Given passage:
□ □ □ □ □

May 9th 2026

What Will It Cost for the US to Be Ready for the Next Big AI Breakthrough?

Estimating the resources CAISI needs to deliver on American AI readiness
May 9th 2026

Executive summary

The release of Anthropic’s Claude Mythos and OpenAI’s GPT-5.5 marks a significant jump in AI models’ ability to autonomously carry out large-scale cyberattacks. But despite over a year of warning that AI capabilities were approaching this critical threshold, the federal government was largely unprepared. In the days after release, the White House hastily stood up an interagency task force, the Treasury Department and the Federal Reserve pulled bank CEOs into an impromptu meeting, and access across federal agencies remained uneven — the Cybersecurity and Infrastructure Security Agency, which is tasked with defending the country’s critical infrastructure, still didn’t have access to Mythos weeks after release.

AI capabilities will continue to increase in many domains, including biology, automated AI research and development, and robotics. Delivering on American AI readiness means preventing more moments of surprise by improving America’s ability to continuously anticipate, prepare for, and respond to these developments.

Readiness requires state capacity, and the Center for AI Standards and Innovation (CAISI) is well-positioned to provide it. CAISI is the US government’s primary hub for tracking and understanding developments in advanced AI, and is responsible for much of the AI readiness mandate defined in the Trump administration’s AI Action Plan: bringing frontier AI expertise into government, developing AI evaluations and standards, continuously monitoring the AI landscape, and distributing findings to shape international standards.

□ □ □ □ □

Available data:
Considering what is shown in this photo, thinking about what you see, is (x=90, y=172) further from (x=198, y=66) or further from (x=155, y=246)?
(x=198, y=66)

□ □ □ □ □

Required action: Rewrite the text on CAISI's resource needs between "AI capabilities will" and "shape international standards.", inclusive, putting "institutional capacity" in place of "state capacity".

Solution to this exercise:
AI capabilities will continue to increase in many domains, including biology, automated AI research and development, and robotics. Delivering on American AI readiness means preventing more moments of surprise by improving America’s ability to continuously anticipate, prepare for, and respond to these developments.

Readiness requires institutional capacity, and the Center for AI Standards and Innovation (CAISI) is well-positioned to provide it. CAISI is the US government’s primary hub for tracking and understanding developments in advanced AI, and is responsible for much of the AI readiness mandate defined in the Trump administration’s AI Action Plan: bringing frontier AI expertise into government, developing AI evaluations and standards, continuously monitoring the AI landscape, and distributing findings to shape international standards.